In my defence I can say that, to date, I don’t eat (almost) pasta and ketchup anymore. But pizza and ketchup do (and pizza and mayonnaise too). I know, I know, but what can I do? Anyway, let’s skip my strange habits and go back to Salisbury…
We enter the majestic and beautiful cathedral, which, as Wikipedia reminds us, holds one of the four copies of the Magna Charta, a medieval legislative document that dots the “i’s” and dashes the “t’s” on complicated and intricate issues of feudal law. We left the cathedral and after imitating the statue, we lay down on the lawn and took a nap.
After a nap, a coffee and a train ride, we arrive at Plymouth. We head straight to the youth hostel and book two beds in the dormitory. We drop our backpacks and go to discover the city. We are struck by the uniqueness of the lighthouse, Smeaton’s Tower: not an ordinary, anonymous concrete column but rather painted in red and white stripes! Smeaton’s Tower towers above the bay and stands out against the sky in contrast to the green of the lawn and the blue of the sea.

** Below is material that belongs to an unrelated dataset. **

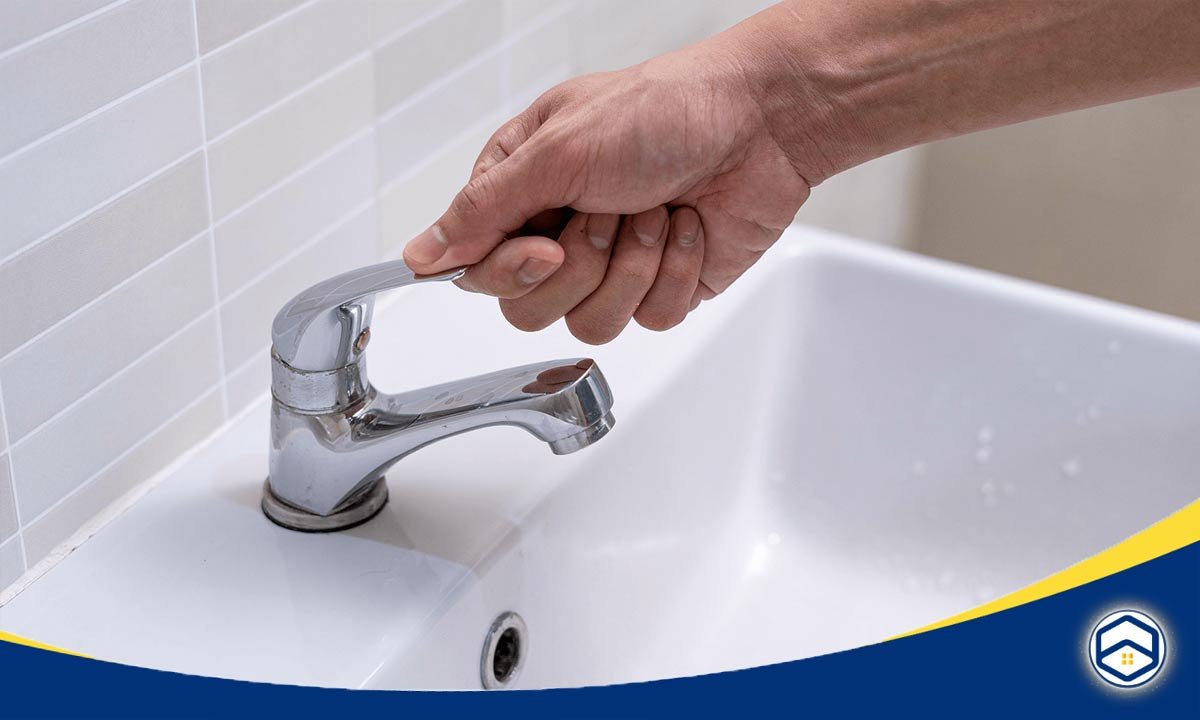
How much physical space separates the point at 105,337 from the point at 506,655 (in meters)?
0.23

A curious and ironic fact and that today’s lighthouse is not the place of origin. In fact, the striped lighthouse replaces another lighthouse off the coast of Plymouth, which was signalling to sailors the presence of dangerous rocks (Eddystone Rocks). Alas, this lighthouse burned in a fire (which is why ironic: a fire in the middle of the sea!) and the striped lighthouse replaced it. After a century and a little longer they realised that the water was eroding the rocks on which the lighthouse was resting and, to prevent the collapse, it was dismantled and placed on the hill of Plymouth Hoe. From there it overlooked the town and the harbour.
Of Plymouth I remember it was nice to walk in the alleys at sunset, along the canals, watch the seagulls and breathe the sea air in a relaxed atmosphere.
Anyway, tired to death, we went to bed early.